Despite widespread concern about the welfare of free-roaming cats, the lifespans of neutered feral cats in managed colonies compare favorably with those of pet cats.

Diseases

A wide range of health problems may affect cats, including infectious diseases, parasites, injuries, and chronic disease. Vaccinations are available for many of these diseases, and domestic cats are regularly given treatments to eliminate parasites such as worms and fleas.

Genetics

The domesticated cat and its closest wild ancestor are both diploid organisms that possess 38 chromosomes[133] and roughly 20,000 genes. About 250 heritable genetic disorders have been identified in cats, many similar to human inborn errors. The high level of similarity among the metabolism of mammals allows many of these feline diseases to be diagnosed using genetic tests that were originally developed for use in humans, as well as the use of cats as animal models in the study of the human diseases.

Behavior

Outdoor cats are active both day and night, although they tend to be slightly more active at night. The timing of cats’ activity is quite flexible and varied, which means house cats may be more active in the morning and evening, as a response to greater human activity at these times.[140] Although they spend the majority of their time in the vicinity of their home, housecats can range many hundreds of meters from this central point, and are known to establish territories that vary considerably in size, in one study ranging from 7 to 28 hectares (17–69 acres).

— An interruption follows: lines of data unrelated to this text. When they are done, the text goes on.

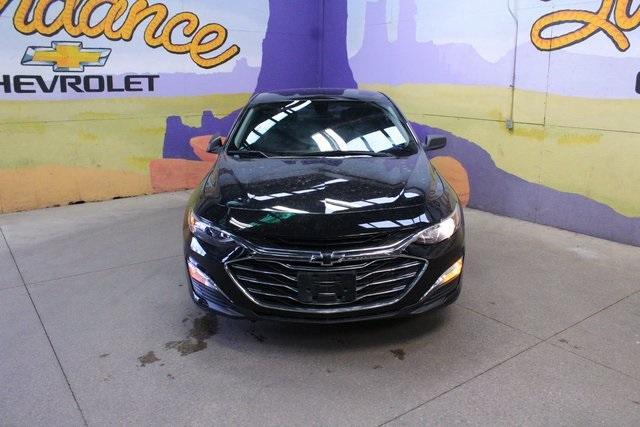 used 2022 Chevrolet Malibu car, priced at $17,400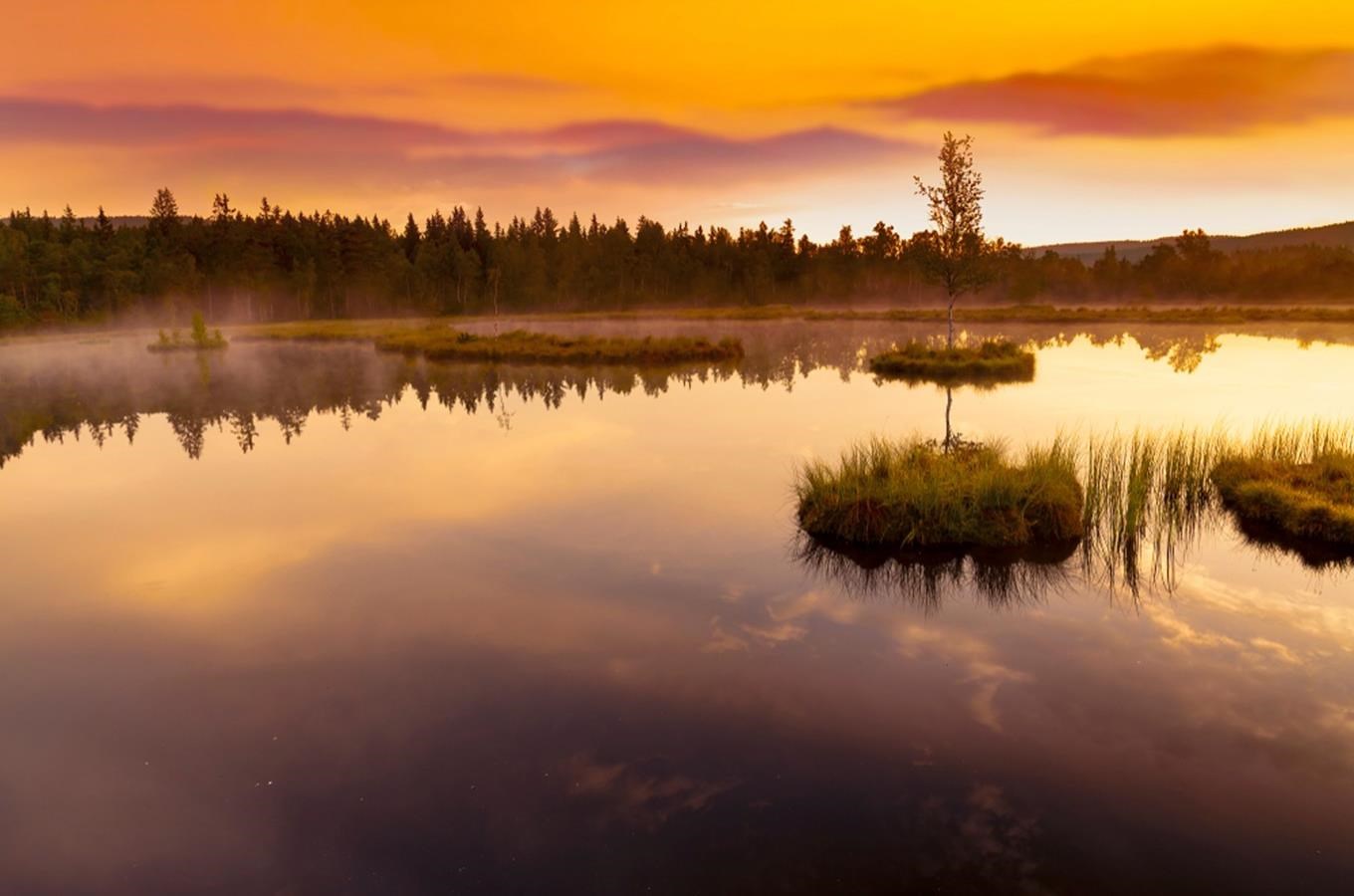 7 věcí, které nevíte o… rekordech českých jezer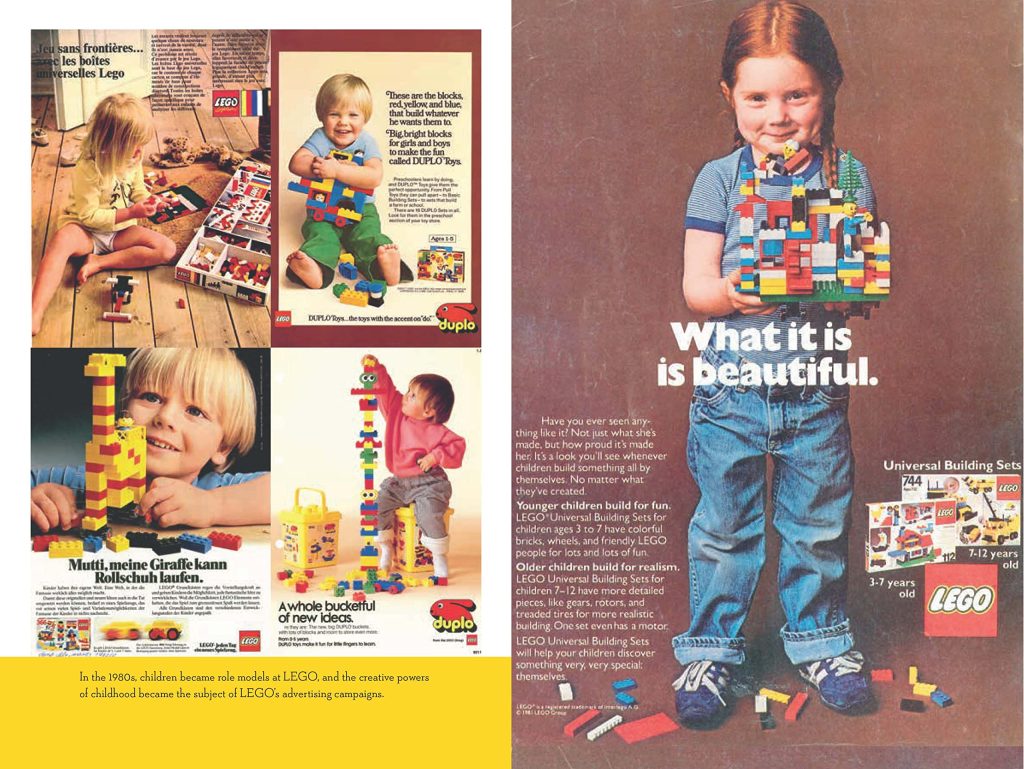The LEGO Story interior pages 2 1024x769
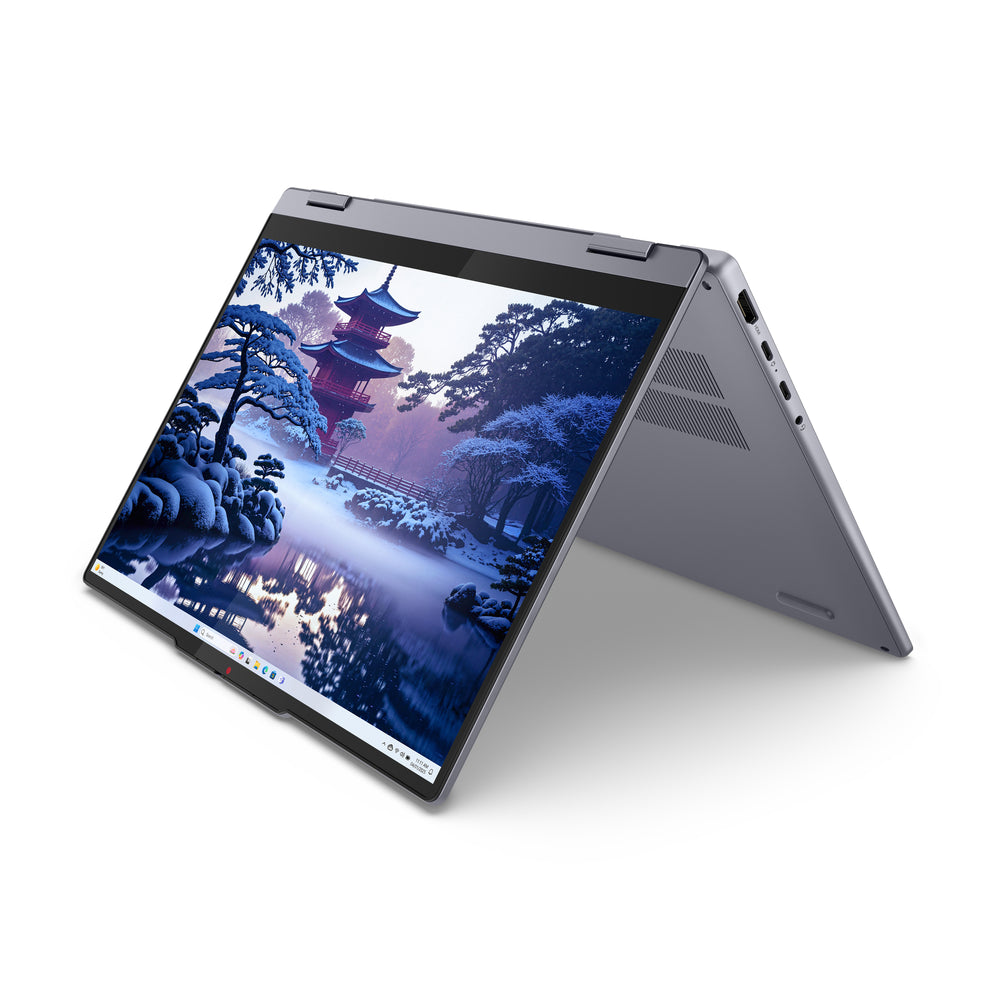 Lenovo IdeaPad 5i 2-in-1 laptop, 14 inch, Intel Core Ultra 5, 8GB RAM, 512GB SSD — productfoto 8
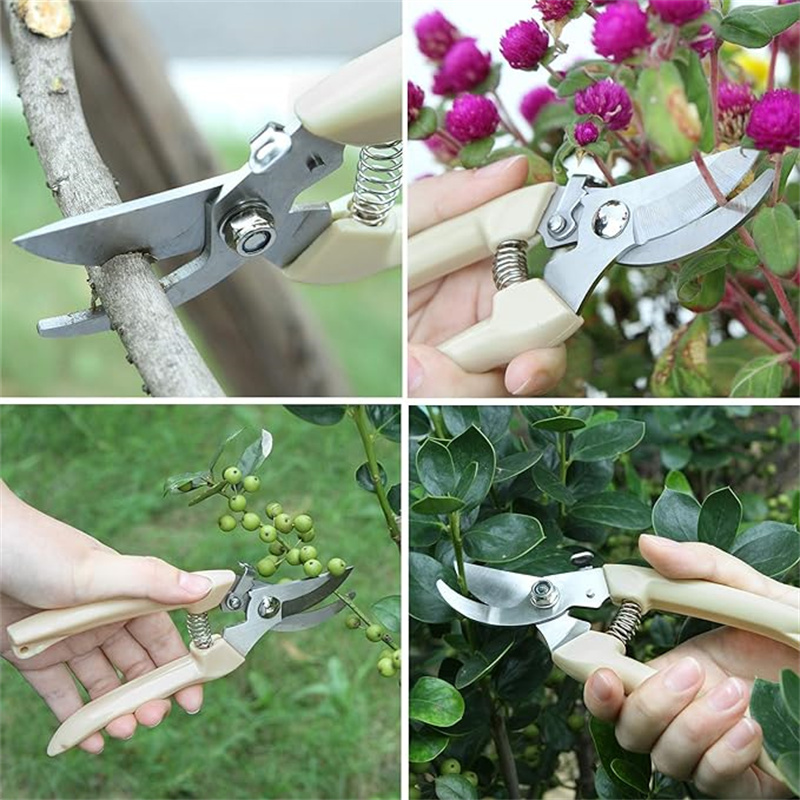 1 Unidade Tesoura de Poda de A - Gardening Tools To Cut Branches avaliação e preço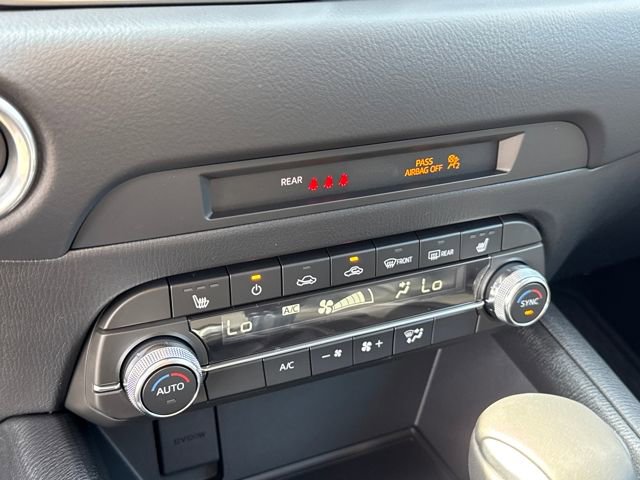 Used 2025 MAZDA CX-5 AWD 2.5 S w/ Preferred Package image 21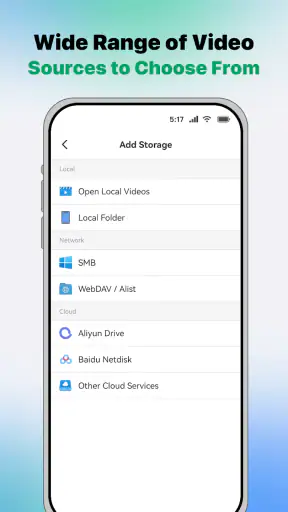 VidHub - Ultimate media player screenshot
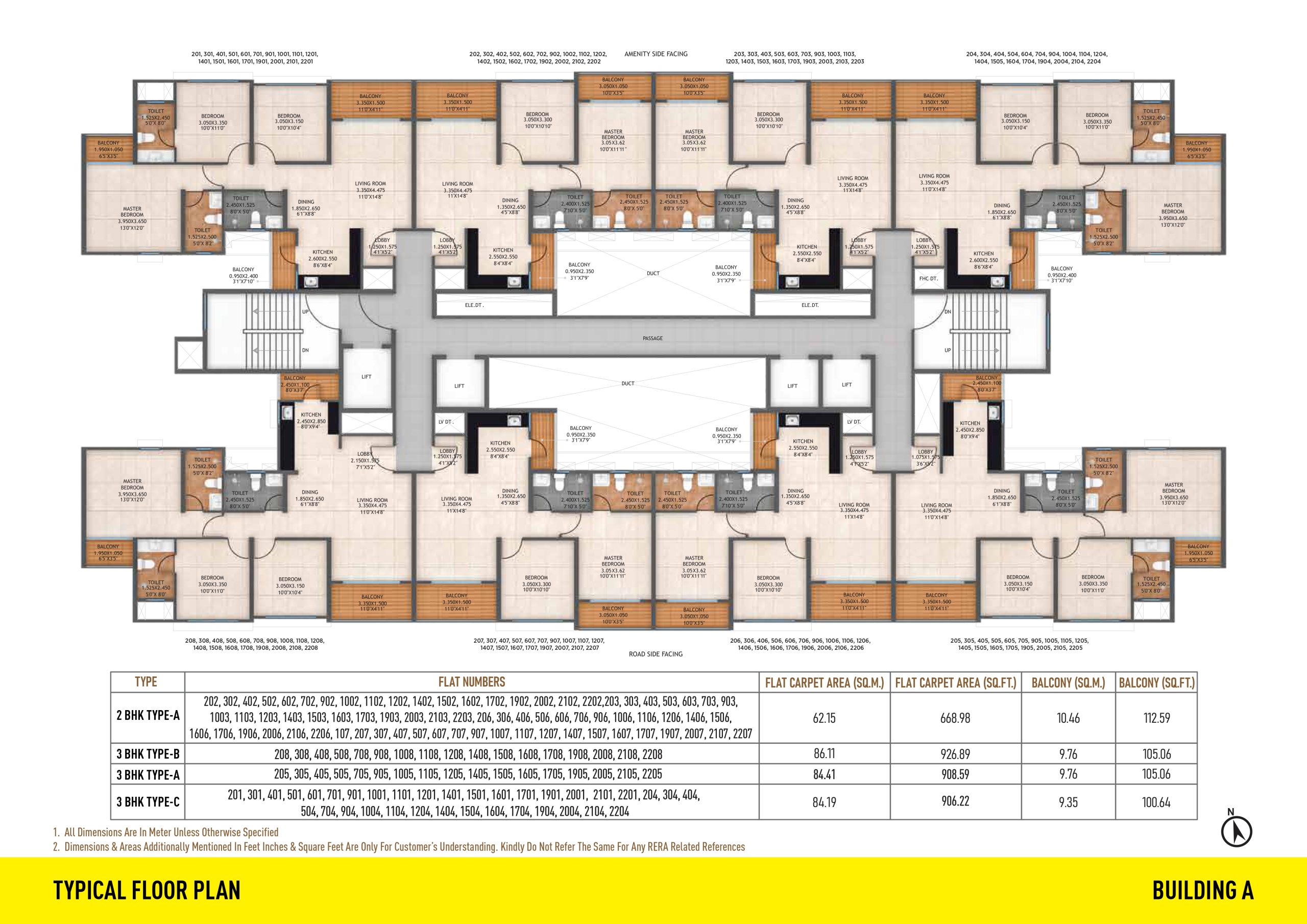 Atmos Life Republic Phase 2 – Stylish Swag Homes by Kolte-Patil | Prime Pune Location
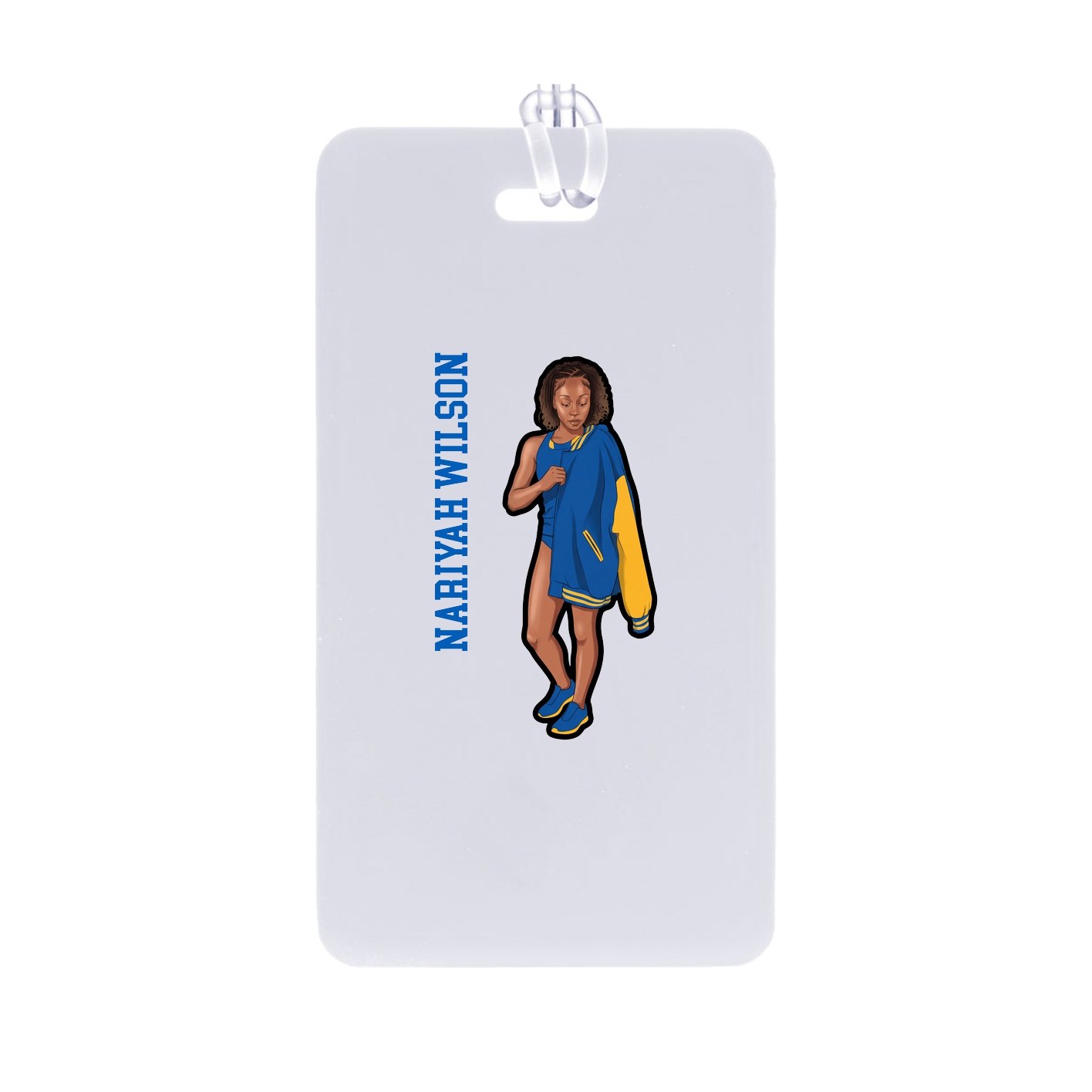 Bag Tag
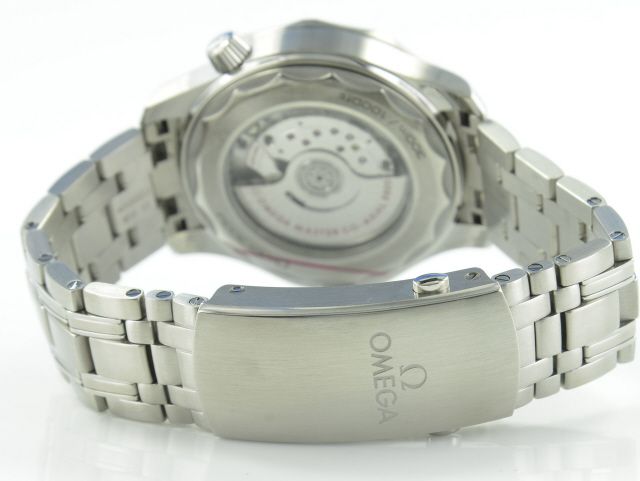 Omega Seamaster Diver 300M Master Chronometer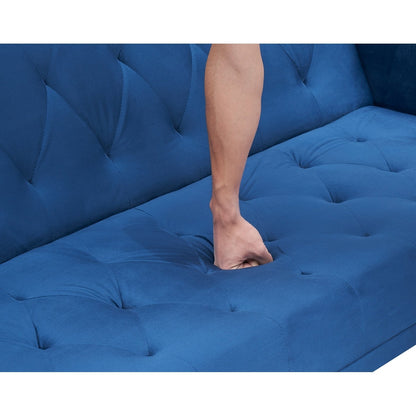 Canapé-lit convertible double pliable pour salon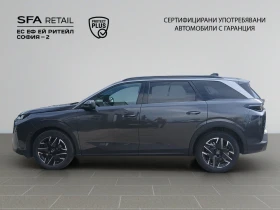 Peugeot 5008 5008 ALLURE HYBRID 145 48V e-DCS6 EURO 6.4 | Auto.bg — изображение 8 Peugeot 5008 5008 ALLURE HYBRID 145 48V e-DCS6 EURO 6.4 | Auto.bg — изображение 8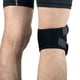 thumbnail image 4 of par de rodilleras con correa de soporte de neopreno ajustable doble, talla única, ideal para aliviar el dolor de rodilla y la artritis, para correr, saltar y recuperarse de lesiones de tenis, 4 of 5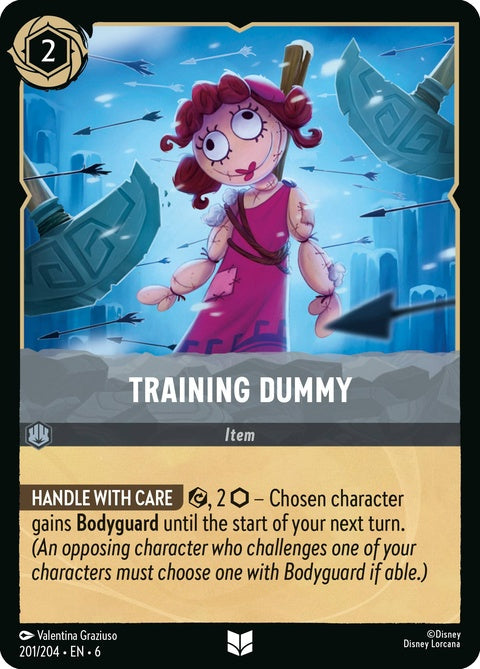 Training Dummy (201)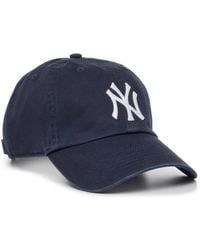 '47 - New York Yankees Clean Up Baseball Cap - Lyst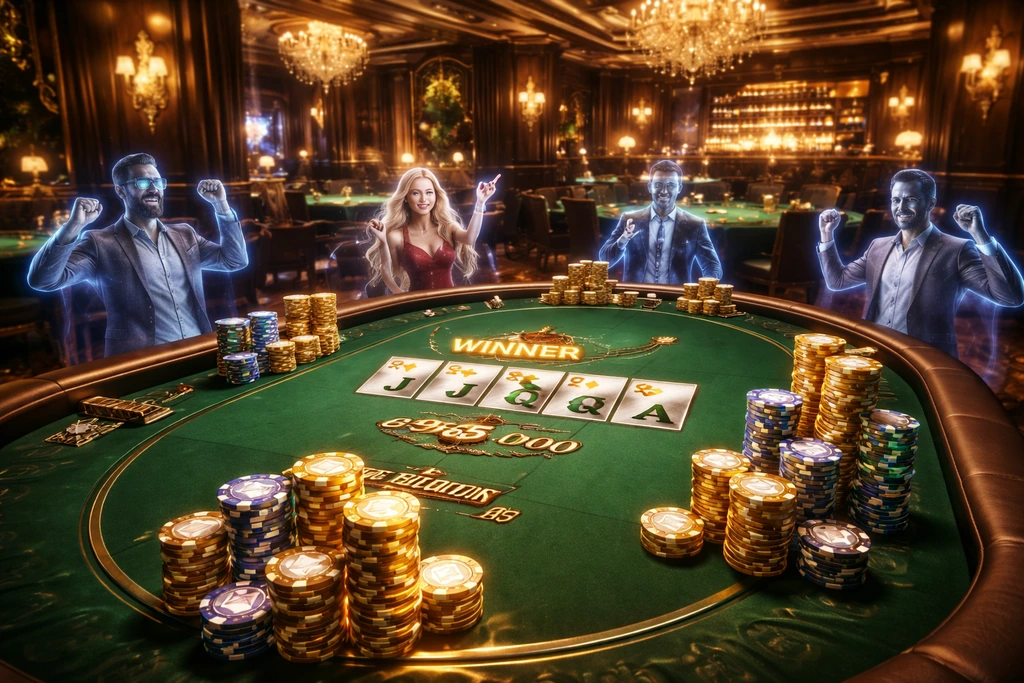 Roulette Wheel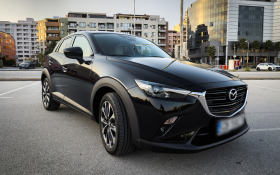 Обява за продажба на Mazda СХ-3 TAKUMI PLUS 2.0 АТ Sky Drive ~43 000 лв. - изображение 1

Cats conserve energy by sleeping more than most animals, especially as they grow older. The daily duration of sleep varies, usually between 12 and 16 hours, with 13 and 14 being the average. Some cats can sleep as much as 20 hours. The term “cat nap” for a short rest refers to the cat’s tendency to fall asleep (lightly) for a brief period. While asleep, cats experience short periods of rapid eye movement sleep often accompanied by muscle twitches, which suggests they are dreaming.

Sociability

Although wildcats are solitary, the social behavior of domestic cats is much more variable and ranges from widely dispersed individuals to feral cat colonies that gather around a food source, based on groups of co-operating females. Within such groups, one cat is usually dominant over the others. Each cat in a colony holds a distinct territory, with sexually active males having the largest territories, which are about 10 times larger than those of female cats and may overlap with several females’ territories. These territories are marked by urine spraying, by rubbing objects at head height with secretions from facial glands, and by defecation. Between these territories are neutral areas where cats watch and greet one another without territorial conflicts. Outside these neutral areas, territory holders usually chase away stranger cats, at first by staring, hissing, and growling and, if that does not work, by short but noisy and violent attacks. Despite some cats cohabiting in colonies, they do not have a social survival strategy, or a pack mentality and always hunt alone.

However, some pet cats are poorly socialized. In particular, older cats may show aggressiveness towards newly arrived kittens, which may include biting and scratching; this type of behavior is known as feline asocial aggression.

Though cats and dogs are often characterized as natural enemies, they can live together if correctly socialized.

Life in proximity to humans and other domestic animals has led to a symbiotic social adaptation in cats, and cats may express great affection toward humans or other animals. Ethologically, the human keeper of a cat may function as a sort of surrogate for the cat’s mother, and adult housecats live their lives in a kind of extended kittenhood, a form of behavioral neoteny. The high-pitched sounds housecats make to solicit food may mimic the cries of a hungry human infant, making them particularly difficult for humans to ignore.

Domestic cats’ scent rubbing behavior towards humans or other cats is thought to be a feline means for social bonding.